I did not read it rather just see.
 Hey I think the form of the potential was supposed to be this: $$\lambda\Psi_{f'}^{*} \Psi_{i'}$$ such that: $$(\frac{\partial^2 }{\partial t^2}-\bigtriangledown^2+m^2)\Psi=\lambda\Psi_{f'}^{*} \Psi_{i'}$$ Is this right?
 Recognitions: Gold Member For a complex scalar field theory you want a partition function of the form $$Z = \int D\phi \exp \left[ i \int d^4 x \frac{1}{2} \{ \partial \phi \partial \phi^{\dagger} + m^2 \phi \phi^{\dagger} \} + V(\lambda , \phi, \phi^{\dagger}) + J^{\dagger}\phi + J\phi^{\dagger} \right]$$ you can then assume weak coupling and expand the potential order by order in lambda, and replace the moment integrals with variations with respect to J, $\delta / \delta J$, like $$\int dx \, x^2 e^{-\alpha x} = \frac{\partial^2}{\partial \alpha^2} \int dx \, e^{-\alpha x}$$ doing this, along with a regularization procedure, you can make all the connected green's functions and feynman diagrams.
 Hmm I don't understand most of that - though it does sound like the route we are taking. Does the equation I just posted make sense at all though? Are you implying that it is and it's a complex scalar field?

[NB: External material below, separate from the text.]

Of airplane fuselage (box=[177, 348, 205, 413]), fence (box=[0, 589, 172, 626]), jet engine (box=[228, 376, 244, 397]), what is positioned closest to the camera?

I haven't actually had any substantial teaching of quantum field theory, we're supposed to be taking a simplified route so forgive me for not understanding most of the terms you speak of (i.e. the partition function - i've heard of that but not applied to this!) Thanks!
 Recognitions: Gold Member something doesn't seem right... If I understand you correctly you are writing $$V(\Psi, \Psi^{\dagger}) = \lambda \Psi \Psi^{\dagger}$$ then the lagrangian would be $$\mathcal{L} = \frac{1}{2}\partial \Psi^{\dagger} \partial \Psi + \frac{1}{2}m^2 \Psi^{\dagger}\Psi - \lambda \Psi^{\dagger} \Psi$$ If you solve Lagrange's equations for $\Psi$ or $\Psi^{\dagger}$ you will not get what you have posted. If you want to get a vertex with three lines the potential needs to be cubic in field quantities. but with a complex field it will be asymmetrical too since you will write down a term like $\Psi\Psi^{\dagger}\Psi$ which is uneven in the two fields. For real fields it would be like $\phi^{3}/3!$.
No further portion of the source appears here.